Original equipment manufacturers (OEMs) across the U.S. will be pleased to know that the industry is continuing its upward trend. The Institute for Supply Management's (ISM's) latest monthly Manufacturing ISM Report on Business indicated that October was the 17th consecutive month of expansion for manufacturing, aligning with the overall economy, which is on a 65-month streak of growth. For some, such as the food and beverage sectors, this is due to the upcoming holiday season. Others are seeing positive changes thanks to factors such as high demand and low material costs. All but two of the 18 sectors measured in the report showed growth, with the majority of indexes growing faster than they have in recent months.

Industry expansion is a clear indicator that OEMs should be bolstering their operations to ensure they can meet the increasing demand, and the ISM report provides details concerning how various aspects of the industry are functioning. This information can be used to hone supply chain management strategies and move toward lean manufacturing.

Just how well is the industry doing?
Last month, the ISM report indicated that the September Purchasing Managers Index (PMI) stood at 56.6 percent. Anything over 43.2 percent points toward positive conditions, and from September to October, the PMI rose 2.4 percentage points to 59 percent. The report also looks into how a handful of different factors are faring. New Orders, for instance, is doing the best. With a 5.8 percent month-over-month improvement, this index is currently in the highest standing at 65.8 percent, and it has seen consecutive growth in line with that of the overall index. Supplier deliveries are not far behind, with 4 percent growth, but the rate of change for this index is slowing down. This could indicate that OEMs might experience increased lead times, stock outs or production delays if they do not plan accordingly.

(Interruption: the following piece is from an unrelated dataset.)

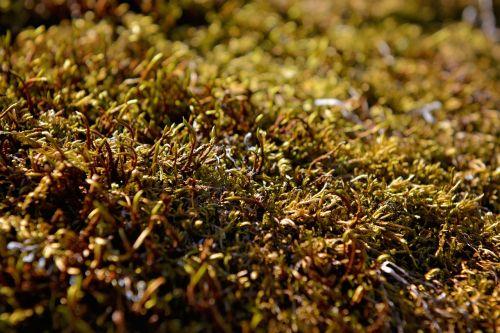 moss plant green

How has the growth impacted the cost of materials?
Along with industry growth comes increases in the price of commodities like metals, fuel and class C components. This can be affected by other factors, such as availability of raw materials, global economic and political conditions and more. The ISM Report highlights those materials which increased or decreased in price as well as those that may have been in short supply the previous month, and this information can help OEMs better plan their inventory management in terms of budgeting and logistics. For instance, in October stainless steel, polypropylene, electrical components and MRO supplies all saw increases in cost. Electrical components were also in short supply last month, which likely drove up their prices. Prices fell for copper, corn-based products, silver, galvanized steel, gasoline, diesel and carbon steel. Aluminum fluctuated throughout the month, indicating this material could be relatively unstable.

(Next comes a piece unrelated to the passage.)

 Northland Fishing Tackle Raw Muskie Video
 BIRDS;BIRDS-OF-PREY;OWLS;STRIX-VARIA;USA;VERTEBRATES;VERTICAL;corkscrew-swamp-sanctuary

How can OEMs put this information to work?
Armed with the most up-to-date information regarding the industry, OEMs can make moves to take advantage of things like an increase in new orders or a decrease in the cost of a material they use. They are also better equipped to avoid pitfalls that could cause trouble for the supply chain. Take supplier deliveries, for instance: only Paper Products reported faster supplier deliveries, while other manufacturing sectors – such as transportation equipment; food, beverage and tobacco products; machinery; primary metals; and fabricated metal products – saw deliveries slow down in October. OEMs, knowing this was an issue last month, could resolve it by establishing a vendor managed inventory (VMI) program with a supplier that can take charge of inventory management and delivery, reducing the risk of stock outs and delivery delays.